As Ford Authority reported earlier this week, during a conversation with Tesla/Twitter CEO Elon Musk, Ford CEO Jim Farley revealed that The Blue Oval has signed a deal with Tesla that will grant current and future Ford EV owners access to that company’s massive Supercharger network. This is already possible via a “Magic Dock” adapter present on select Supercharger station chargers, but now, Tesla will develop an adapter using the Combined Charging System (CCS) standard to interface with its V3 Superchargers. Farley also revealed that all existing owners of Ford EVs will receive NACS (North American Charging Standard) adapters, but it was a bit unclear if FoMoCo was planning on selling its second-generation models with a CCS port, though it seems as if they may utilize more than one type of connector.
There is a transition period… we’re engineering for NACS starting in ‘25. Having both inlet ports is an option for us – but nothing more to share right now. More to come!
— Emma Bergg (@ebergg) May 26, 2023
“There is a transition period,” Emma Bergg, Ford’s global director, electric vehicles and BlueOval City communications, wrote on Twitter. “We’re engineering for NACS starting in ’25. Having both inlet ports is an option for us – but nothing more to share right now. More to come!” With companies still trying to figure out which type of EV port will ultimately prove to be the standard, such a move makes quite a bit of sense – after all, owners of Ford EVs likely won’t be pleased if their vehicles are rendered incapable of charging at future stations, or if they’re forced to use an adapter to do so every time, too.

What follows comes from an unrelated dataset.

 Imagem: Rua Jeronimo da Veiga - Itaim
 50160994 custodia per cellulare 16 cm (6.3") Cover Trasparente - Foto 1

The very first second-generation Ford EVs are expected to launch in 2025, riding on their own dedicated platforms and presenting customers with a simplified, fully-updatable product offering plenty of digital experiences. Those changes are also expected to result in Ford turning the proverbial corner and raking in a profit from its Model e EV division, which is notable as the current-gen models are not.